Федор в тот момент даже растерялся и Ольгиного чувства на себя не примерил… Ему просто сделалось ее жалко. И впрямь она как дитя. Только и погладил ее по головке. А потом всякий раз, проходя мимо вырубки, даже в зимнюю снеговитую пору, смотрел на это место со странным виноватистым чувством. В то время, когда с дрожью в голосе признавалась ему Ольга, он только начинал похаживать к Дарье. А сама Ольга еще знать не знала Савельева. Кто кого обманул? Почему вслед за Дарьей стал помехой несчастный Савельев? — тому объяснения не находилось. Все б могло объясняться девичьей переменчивостью, да как-то связно не объяснялось. А если месть? Так месть для любви — не сестра, не подруга, не дальняя родственница. Месть — что тот пень на дороге, об корень которого запнешься и попортишь добрую ягоду… Да и что такое человечья-то любовь? Есть ли у нее твердь? Или все это ветер? Блажь? Из тюрьмы любовь и вовсе кажется забавой для свободных и сытых. Любовь над голодным и униженным власти не имеет! Но вот война. Война кровавей и страшней неволи, но всякий на войне любовью напитан. Даже победа чего будет стоить, ежели не последует за нею любовь? Всяк из солдатской братии о любви мечтает. Иной слова о ней вслух не проронит, но с нею живет. Во сне имя любимой шепчет… Тем более теперь, когда фашистских псов паршивых гнали со всех фронтовых краев, когда все верили, что уже скоро доберутся до виселицы, на которой вздернут Гитлера — этого заклятого супостата…
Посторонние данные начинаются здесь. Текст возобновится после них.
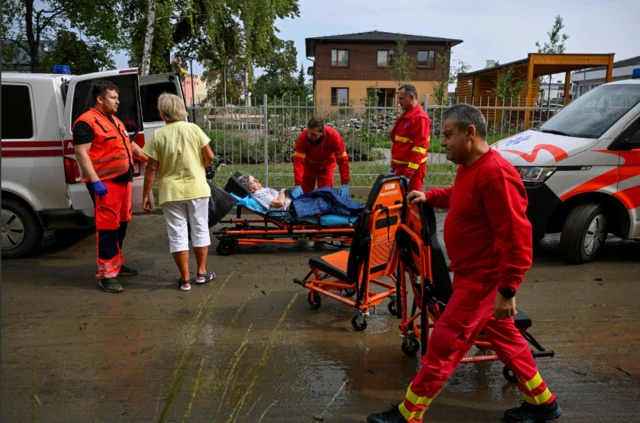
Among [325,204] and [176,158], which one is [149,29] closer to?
[325,204]

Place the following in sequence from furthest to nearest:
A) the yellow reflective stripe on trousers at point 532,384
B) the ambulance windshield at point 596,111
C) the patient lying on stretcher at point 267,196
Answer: the patient lying on stretcher at point 267,196 < the ambulance windshield at point 596,111 < the yellow reflective stripe on trousers at point 532,384

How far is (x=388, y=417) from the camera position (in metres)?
3.16

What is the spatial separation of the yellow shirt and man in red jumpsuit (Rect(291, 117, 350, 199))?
70.3 inches

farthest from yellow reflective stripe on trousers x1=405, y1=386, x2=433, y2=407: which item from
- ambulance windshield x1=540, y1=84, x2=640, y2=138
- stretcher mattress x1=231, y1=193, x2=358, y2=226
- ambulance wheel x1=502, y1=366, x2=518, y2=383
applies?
ambulance windshield x1=540, y1=84, x2=640, y2=138

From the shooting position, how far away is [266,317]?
5.05 metres

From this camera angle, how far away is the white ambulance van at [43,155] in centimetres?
649

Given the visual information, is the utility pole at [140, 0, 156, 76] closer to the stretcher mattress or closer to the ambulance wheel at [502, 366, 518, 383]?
the stretcher mattress

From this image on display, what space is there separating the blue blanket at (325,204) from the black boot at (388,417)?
388 centimetres

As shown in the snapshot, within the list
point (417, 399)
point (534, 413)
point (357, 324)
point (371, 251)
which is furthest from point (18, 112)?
point (534, 413)

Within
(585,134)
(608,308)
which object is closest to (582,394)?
(608,308)

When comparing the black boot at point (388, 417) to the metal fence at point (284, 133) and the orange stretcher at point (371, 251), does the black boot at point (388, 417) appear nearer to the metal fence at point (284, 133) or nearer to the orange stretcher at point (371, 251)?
the orange stretcher at point (371, 251)

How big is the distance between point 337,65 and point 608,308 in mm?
45150

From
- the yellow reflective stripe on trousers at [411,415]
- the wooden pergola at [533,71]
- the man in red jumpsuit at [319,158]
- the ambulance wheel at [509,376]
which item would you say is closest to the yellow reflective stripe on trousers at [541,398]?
the ambulance wheel at [509,376]

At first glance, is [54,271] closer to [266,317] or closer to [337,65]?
[266,317]
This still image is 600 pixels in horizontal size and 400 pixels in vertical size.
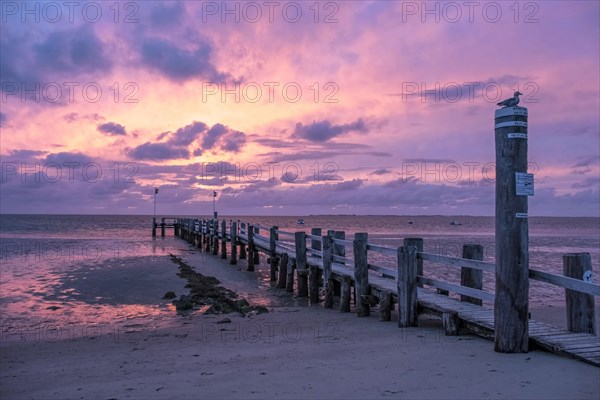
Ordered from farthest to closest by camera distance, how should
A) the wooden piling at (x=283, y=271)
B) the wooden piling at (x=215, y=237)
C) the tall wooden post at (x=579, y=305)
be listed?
the wooden piling at (x=215, y=237), the wooden piling at (x=283, y=271), the tall wooden post at (x=579, y=305)

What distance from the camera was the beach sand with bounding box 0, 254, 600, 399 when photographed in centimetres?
491

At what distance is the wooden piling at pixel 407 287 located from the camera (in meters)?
8.20

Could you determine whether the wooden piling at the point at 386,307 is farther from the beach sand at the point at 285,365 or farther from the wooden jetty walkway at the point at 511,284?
the wooden jetty walkway at the point at 511,284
«Будь чего будет, Ольга! Твоя Лида мне не решальщик. Я теперь никому, кроме себя, не верю…» Буйствовали, ходуном ходили, как хлябкая ставень на ветру, облитые то злостью, то елеем ночные думы Федора.
Но наутро солнце взбиралось наново, давая очередной круг госпитальной передышке вдали от передовой. Галя разносила градусники. Ей говорили комплименты. Потом она собирала градусники. Ей опять говорили комплименты. С непритязательной болтовни открывался день.
— Скажи нам, Палыч, — с ернической любезностью обращался Федор к ездовому, — вот ежели бы тебе выпала возможность полюбиться с Галей. А в тот же час по полю бродила бы ничейная кобыла. Че бы ты выбрал?
Палыч приподнимал с постели голову. Из-под повязки, которая нависала у него над бровями, остро глядел на Федора, точнее вслушивался в вопрос.
— Полюбиться с Галей? — переспрашивал он, и рот его расползался в сомнительной ухмылке.
— Но в это время — в это время! — ничейная бы кобыла-
Круглые щеки Христофора начинали сильнее круглеть от улыбки, смеховые слезы копились на нижних веках; предчувствие Федорова подвоха заранее веселило.
— Конечно б, ее взял! — заявил Палыч. — Где ж ты найдешь такого остолопа, который бы от такого счастья отказался?
— От кобылы?
— Шут с ней, с кобылой-то! Все равно не моя. От такой бабы!
Христофор помаленьку запускал мотор смеха, начинал экать и блестел глазами.
— Понято. Первый случай выяснили, — деловито загибал Федор палец. — Теперь скажи, Палыч. Вот ежели бы твоя баба, как наша Галя, работала бы в госпитале медсестрой…
— Ну? — настораживался Палыч, и торчавшие из-под бинтов уши у него краснели.
— И вот такой же, как ты, воин — орел, орденоносец (Палыч действительно имел орден)…
— Ну?
— Хрен гну! Слушай сперва, не понужай. Ухи-то пошире растопырь.
У Христофора по щеке уже сбегала слеза.
— Так вот. Орел, орденоносец, как ты, позавлекался бы с ней, с твоей бабой. Простил бы ты ее али бы нет?